Jayden: I think you have to manage your time well. It’s not really an issue. Of course, when we have events on weekends, then we will have to help out. It’s really a team spirit, everyone contributes and works together to make things work out.
How did you help Company XYZ?
Jayden: Company XYZ is a rather new branch which I took over in 2015. There’s no CA or anything. When I first came to this company, it was still doing fine. Just that when the slowdown started, the company began facing some issues such as the salary arrears.
I spoke with the members and they flagged out some of the wrong practices which the company had been practicing. The company was bought over by another company three years ago and some of the original welfare benefits were lost during the takeover.
After about three months, the company experienced some drop in orders, and started to delay salary payment. Initially it wasn’t that bad. But consequently, it became and week and then a month. Until recently, it became worse, 2 months of salary arrears.
Was the malpractice a case of lack of knowledge of the correct practice?
Jayden: Actually one of the reasons is because the company does not have a formal Human Resource department.

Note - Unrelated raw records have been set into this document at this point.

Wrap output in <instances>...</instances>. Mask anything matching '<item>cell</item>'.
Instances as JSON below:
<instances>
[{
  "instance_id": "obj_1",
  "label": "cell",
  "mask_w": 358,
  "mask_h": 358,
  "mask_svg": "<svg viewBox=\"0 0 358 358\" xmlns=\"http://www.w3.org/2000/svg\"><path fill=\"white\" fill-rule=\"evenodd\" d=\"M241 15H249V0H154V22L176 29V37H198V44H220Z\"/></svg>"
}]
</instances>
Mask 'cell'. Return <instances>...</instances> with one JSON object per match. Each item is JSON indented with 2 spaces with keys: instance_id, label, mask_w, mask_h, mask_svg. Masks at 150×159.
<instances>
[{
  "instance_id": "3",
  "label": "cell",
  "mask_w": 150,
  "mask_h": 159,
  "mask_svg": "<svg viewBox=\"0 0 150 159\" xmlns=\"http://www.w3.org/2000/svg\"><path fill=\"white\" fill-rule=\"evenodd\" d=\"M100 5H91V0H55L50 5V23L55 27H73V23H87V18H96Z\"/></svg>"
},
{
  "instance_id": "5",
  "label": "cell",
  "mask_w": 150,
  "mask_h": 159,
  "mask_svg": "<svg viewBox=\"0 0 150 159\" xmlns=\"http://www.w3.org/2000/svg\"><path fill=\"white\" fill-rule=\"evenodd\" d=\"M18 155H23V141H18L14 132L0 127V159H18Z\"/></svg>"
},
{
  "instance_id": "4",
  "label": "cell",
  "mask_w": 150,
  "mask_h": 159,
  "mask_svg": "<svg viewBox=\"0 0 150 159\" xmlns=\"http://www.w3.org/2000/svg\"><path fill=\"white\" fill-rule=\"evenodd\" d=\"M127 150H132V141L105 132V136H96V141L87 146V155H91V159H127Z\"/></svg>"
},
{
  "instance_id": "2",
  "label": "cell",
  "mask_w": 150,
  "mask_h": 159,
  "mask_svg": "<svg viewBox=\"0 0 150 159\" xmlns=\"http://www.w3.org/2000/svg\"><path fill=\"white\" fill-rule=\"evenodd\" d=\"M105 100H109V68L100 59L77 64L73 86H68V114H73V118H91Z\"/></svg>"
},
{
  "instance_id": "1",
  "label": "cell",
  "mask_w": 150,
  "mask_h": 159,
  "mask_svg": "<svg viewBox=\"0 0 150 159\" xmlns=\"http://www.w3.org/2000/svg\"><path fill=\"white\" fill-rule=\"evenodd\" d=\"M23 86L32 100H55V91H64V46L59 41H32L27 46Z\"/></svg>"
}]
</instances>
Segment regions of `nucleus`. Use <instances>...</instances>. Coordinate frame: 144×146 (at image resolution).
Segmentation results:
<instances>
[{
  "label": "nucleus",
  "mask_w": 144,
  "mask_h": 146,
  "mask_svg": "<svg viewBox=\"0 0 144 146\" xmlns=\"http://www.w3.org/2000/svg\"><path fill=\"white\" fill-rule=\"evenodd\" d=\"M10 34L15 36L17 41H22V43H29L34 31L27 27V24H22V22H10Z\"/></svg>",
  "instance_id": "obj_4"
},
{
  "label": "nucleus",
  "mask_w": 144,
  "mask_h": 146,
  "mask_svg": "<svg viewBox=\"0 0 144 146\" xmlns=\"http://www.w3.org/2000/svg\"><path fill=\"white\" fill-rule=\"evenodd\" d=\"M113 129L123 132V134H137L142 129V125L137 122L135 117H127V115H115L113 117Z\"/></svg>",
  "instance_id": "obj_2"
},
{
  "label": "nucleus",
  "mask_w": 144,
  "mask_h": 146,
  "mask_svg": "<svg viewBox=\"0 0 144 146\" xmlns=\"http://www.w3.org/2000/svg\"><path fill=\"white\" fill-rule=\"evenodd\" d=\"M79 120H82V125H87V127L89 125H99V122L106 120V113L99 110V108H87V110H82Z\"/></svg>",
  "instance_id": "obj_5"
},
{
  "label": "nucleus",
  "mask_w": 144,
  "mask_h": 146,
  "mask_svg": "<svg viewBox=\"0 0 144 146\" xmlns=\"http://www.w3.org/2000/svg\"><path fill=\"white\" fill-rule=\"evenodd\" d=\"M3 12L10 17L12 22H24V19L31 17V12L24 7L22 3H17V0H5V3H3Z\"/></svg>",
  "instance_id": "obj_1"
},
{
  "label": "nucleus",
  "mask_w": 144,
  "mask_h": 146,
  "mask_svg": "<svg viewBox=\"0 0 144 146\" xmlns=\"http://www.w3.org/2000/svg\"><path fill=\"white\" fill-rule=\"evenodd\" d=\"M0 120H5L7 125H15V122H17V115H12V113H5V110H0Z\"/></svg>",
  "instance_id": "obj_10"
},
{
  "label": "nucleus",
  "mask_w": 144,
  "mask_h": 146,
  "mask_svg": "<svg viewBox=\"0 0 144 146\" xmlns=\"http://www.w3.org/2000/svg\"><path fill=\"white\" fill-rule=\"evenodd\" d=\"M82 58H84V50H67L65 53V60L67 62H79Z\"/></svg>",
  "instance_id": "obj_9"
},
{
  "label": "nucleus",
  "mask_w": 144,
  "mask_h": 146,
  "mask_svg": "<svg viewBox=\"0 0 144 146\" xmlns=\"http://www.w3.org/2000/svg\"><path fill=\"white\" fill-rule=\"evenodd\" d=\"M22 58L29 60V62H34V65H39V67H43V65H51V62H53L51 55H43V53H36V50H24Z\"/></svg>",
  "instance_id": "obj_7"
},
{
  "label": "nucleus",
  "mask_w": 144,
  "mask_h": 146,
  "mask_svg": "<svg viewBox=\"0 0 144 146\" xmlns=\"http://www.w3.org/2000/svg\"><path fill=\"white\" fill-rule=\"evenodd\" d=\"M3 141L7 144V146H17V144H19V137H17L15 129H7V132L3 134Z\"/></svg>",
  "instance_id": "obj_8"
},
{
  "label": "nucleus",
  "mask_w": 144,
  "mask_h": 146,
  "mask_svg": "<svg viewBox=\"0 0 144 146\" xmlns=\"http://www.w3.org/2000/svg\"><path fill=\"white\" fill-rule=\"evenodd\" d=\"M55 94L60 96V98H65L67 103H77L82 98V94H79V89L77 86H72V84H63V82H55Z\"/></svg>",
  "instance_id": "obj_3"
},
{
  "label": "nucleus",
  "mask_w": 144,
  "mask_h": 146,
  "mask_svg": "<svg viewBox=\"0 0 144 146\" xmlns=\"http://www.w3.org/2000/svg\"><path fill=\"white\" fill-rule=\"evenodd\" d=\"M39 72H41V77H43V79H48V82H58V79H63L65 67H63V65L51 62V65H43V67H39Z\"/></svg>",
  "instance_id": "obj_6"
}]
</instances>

Their accountant doubles up as a HR personnel. So unfortunately the HR officer does not really have a proper knowledge of what she’s supposed to do. So I really have to be patient with her and guide her along.
What were some of the constraints managing this branch?
Jayden: Because the senior management of the company are based in India, it is a bit more difficult to bring them in to formally sign some documents. We linked up with MOM to arrange a day to sign the collective agreement. To protect the interest of the workers, the Union managed to get a Memorandum of Understanding (MOU) signed by their local representative.
Would this branch possibly be the hardest branch to deal with?
Jayden: I wouldn’t say this is the hardest or most difficult. But it’s been challenging. Every branch poses a different challenge. So it’s really how you manage it. But for this branch, you have to constantly come down on site to make your presence felt.
The workers here have no one to look for. So, they can only rely on the union. And for the union, it is only by coming down that we can give them some form of assurance.
“You have to constantly come down on site to make your presence felt.”
– on how he manages the challenge.
Which three attributes should someone who is looking to join as an IRO possess?
Jayden: The first thing is passion to help others. The other is being sensitive to others. whatever you say may make a difference to the different stakeholders; management or workers. The third things is Time-management. A lot of events may consume much of your time, hence proper time-management is essential.